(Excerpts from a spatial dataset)
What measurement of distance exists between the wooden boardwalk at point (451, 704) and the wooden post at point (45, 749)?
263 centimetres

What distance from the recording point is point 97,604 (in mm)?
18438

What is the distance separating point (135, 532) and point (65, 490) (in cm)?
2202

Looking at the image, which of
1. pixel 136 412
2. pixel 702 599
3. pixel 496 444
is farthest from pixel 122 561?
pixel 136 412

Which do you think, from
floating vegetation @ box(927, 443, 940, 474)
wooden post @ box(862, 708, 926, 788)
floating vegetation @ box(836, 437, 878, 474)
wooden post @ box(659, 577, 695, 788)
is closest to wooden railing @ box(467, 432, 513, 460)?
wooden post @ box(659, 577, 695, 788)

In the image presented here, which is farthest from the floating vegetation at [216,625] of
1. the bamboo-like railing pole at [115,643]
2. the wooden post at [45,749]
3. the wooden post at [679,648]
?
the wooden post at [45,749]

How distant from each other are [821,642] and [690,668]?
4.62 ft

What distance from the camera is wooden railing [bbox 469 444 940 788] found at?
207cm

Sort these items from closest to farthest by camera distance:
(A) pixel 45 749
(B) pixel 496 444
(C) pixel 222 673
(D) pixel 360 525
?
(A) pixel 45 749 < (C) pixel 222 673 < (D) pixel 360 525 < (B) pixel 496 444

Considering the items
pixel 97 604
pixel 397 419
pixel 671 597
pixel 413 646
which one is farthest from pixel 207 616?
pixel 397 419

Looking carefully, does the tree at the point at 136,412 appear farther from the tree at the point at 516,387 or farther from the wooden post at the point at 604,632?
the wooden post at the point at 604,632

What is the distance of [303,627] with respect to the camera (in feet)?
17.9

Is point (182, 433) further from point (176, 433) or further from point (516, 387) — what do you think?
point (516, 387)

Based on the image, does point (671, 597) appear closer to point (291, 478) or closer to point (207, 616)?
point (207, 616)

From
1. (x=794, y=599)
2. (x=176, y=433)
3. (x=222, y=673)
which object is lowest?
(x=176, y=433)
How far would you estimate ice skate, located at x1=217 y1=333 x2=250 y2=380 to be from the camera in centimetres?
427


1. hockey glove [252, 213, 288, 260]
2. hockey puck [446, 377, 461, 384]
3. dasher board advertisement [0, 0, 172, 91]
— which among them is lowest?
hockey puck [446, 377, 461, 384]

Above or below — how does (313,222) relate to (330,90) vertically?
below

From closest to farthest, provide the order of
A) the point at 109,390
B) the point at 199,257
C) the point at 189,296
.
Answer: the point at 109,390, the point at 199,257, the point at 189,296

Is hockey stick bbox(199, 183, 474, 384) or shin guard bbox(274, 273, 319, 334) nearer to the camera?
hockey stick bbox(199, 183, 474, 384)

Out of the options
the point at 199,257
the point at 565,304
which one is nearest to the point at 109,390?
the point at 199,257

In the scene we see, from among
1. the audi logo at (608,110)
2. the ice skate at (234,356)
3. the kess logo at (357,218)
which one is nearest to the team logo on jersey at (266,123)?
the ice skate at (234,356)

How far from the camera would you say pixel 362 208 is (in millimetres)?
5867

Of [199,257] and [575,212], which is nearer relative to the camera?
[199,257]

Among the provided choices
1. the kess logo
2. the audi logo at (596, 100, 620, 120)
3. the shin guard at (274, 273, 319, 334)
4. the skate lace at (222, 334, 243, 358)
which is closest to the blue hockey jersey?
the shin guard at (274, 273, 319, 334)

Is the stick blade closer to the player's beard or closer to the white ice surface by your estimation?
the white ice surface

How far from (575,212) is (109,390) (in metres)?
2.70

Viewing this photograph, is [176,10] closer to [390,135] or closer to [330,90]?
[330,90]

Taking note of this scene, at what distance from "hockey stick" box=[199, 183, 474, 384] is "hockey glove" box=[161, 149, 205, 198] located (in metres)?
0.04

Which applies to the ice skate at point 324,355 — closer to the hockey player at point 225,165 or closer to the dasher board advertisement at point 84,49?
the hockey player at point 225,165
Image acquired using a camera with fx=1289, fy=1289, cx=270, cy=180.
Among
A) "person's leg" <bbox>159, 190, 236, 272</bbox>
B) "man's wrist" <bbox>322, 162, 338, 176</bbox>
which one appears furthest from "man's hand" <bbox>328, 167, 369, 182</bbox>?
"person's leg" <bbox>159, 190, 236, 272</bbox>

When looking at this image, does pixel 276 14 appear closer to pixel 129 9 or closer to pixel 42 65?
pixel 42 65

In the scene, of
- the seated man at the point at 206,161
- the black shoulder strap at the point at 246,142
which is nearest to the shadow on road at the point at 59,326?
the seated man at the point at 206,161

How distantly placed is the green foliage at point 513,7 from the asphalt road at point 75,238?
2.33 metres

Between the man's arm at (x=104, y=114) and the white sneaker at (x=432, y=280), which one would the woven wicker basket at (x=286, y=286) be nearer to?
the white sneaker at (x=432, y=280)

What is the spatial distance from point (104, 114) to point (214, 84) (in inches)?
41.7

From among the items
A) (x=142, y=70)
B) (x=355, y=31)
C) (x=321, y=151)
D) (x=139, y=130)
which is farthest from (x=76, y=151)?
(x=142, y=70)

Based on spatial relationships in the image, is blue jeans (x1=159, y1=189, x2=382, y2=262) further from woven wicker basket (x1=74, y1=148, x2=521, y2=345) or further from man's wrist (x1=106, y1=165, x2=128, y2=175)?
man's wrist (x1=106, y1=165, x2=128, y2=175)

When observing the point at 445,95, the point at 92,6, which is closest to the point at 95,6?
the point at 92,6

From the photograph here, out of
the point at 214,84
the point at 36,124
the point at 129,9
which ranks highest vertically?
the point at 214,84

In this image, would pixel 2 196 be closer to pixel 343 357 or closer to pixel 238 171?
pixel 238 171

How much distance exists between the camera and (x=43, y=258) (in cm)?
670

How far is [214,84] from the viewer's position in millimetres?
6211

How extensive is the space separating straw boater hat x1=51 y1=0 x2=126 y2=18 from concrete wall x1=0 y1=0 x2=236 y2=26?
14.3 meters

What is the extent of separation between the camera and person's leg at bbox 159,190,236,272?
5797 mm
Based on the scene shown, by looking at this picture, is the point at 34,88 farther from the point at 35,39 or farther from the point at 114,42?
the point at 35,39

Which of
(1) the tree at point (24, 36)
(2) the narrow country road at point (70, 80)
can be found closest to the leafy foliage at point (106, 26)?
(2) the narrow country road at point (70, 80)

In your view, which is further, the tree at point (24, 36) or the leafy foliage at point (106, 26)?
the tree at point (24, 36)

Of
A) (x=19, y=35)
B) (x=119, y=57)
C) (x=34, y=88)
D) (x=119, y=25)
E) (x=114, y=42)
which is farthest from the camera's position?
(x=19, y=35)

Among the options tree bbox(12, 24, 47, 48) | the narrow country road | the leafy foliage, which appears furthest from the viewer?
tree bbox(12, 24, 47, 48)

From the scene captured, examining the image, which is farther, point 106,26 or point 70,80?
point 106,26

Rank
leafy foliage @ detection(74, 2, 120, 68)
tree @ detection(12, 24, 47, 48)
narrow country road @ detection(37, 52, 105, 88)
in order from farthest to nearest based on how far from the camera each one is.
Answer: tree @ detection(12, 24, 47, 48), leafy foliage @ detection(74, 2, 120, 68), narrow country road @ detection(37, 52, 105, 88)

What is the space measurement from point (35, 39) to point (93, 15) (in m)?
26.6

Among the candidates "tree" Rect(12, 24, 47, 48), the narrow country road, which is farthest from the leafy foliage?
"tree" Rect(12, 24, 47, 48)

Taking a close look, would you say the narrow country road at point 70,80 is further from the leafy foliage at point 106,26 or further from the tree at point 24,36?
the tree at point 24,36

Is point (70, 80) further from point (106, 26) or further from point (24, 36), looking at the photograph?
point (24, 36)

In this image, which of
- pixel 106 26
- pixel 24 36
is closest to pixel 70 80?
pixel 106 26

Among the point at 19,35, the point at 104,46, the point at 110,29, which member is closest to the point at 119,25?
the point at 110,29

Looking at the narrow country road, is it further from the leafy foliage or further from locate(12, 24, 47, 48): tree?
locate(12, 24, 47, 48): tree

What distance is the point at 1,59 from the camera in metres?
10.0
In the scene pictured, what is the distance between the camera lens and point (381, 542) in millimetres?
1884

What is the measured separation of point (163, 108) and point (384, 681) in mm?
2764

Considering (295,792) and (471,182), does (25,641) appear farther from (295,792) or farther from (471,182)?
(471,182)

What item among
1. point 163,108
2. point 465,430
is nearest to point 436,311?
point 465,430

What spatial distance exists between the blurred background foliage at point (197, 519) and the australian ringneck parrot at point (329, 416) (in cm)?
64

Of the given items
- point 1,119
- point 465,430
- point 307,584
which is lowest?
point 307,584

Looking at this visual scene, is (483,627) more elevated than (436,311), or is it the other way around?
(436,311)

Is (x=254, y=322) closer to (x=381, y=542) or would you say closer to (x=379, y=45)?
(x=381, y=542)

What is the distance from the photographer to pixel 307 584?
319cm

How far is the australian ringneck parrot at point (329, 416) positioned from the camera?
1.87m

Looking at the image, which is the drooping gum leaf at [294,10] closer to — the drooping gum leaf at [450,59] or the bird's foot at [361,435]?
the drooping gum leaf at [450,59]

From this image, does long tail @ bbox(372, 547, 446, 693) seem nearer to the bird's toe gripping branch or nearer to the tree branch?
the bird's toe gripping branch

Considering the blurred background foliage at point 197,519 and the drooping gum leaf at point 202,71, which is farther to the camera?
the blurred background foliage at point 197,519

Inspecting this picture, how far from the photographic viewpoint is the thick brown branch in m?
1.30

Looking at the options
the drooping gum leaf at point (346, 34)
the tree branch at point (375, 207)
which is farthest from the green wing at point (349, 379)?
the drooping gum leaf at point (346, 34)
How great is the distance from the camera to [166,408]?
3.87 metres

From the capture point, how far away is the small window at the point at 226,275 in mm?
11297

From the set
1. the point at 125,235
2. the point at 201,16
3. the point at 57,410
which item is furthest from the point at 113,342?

## Your task
Repeat exactly, and only, the lines from the one containing "Looking at this visual" through the end of the material.

## Response to the exercise
Looking at this visual scene, is (483,627) more elevated than (436,311), or is it the other way around?
(436,311)

Is (x=254, y=322) closer to (x=381, y=542) or would you say closer to (x=379, y=45)?
(x=381, y=542)

What is the distance from the photographer to pixel 307 584?
319cm

How far is the australian ringneck parrot at point (329, 416) positioned from the camera?
1.87m

Looking at the image, which is the drooping gum leaf at [294,10] closer to — the drooping gum leaf at [450,59] or the bird's foot at [361,435]?
the drooping gum leaf at [450,59]

From this image, does long tail @ bbox(372, 547, 446, 693) seem nearer to the bird's toe gripping branch or nearer to the tree branch?
the bird's toe gripping branch

Considering the blurred background foliage at point 197,519 and the drooping gum leaf at point 202,71, which is farther to the camera?
the blurred background foliage at point 197,519

Inspecting this picture, how far from the photographic viewpoint is the thick brown branch in m?
1.30

Looking at the options
the drooping gum leaf at point (346, 34)
the tree branch at point (375, 207)
which is farthest from the green wing at point (349, 379)?
the drooping gum leaf at point (346, 34)
How great is the distance from the camera to [166,408]?
3.87 metres

From the capture point, how far away is the small window at the point at 226,275 in mm?
11297

From the set
1. the point at 125,235
2. the point at 201,16
3. the point at 57,410
which item is furthest from the point at 113,342?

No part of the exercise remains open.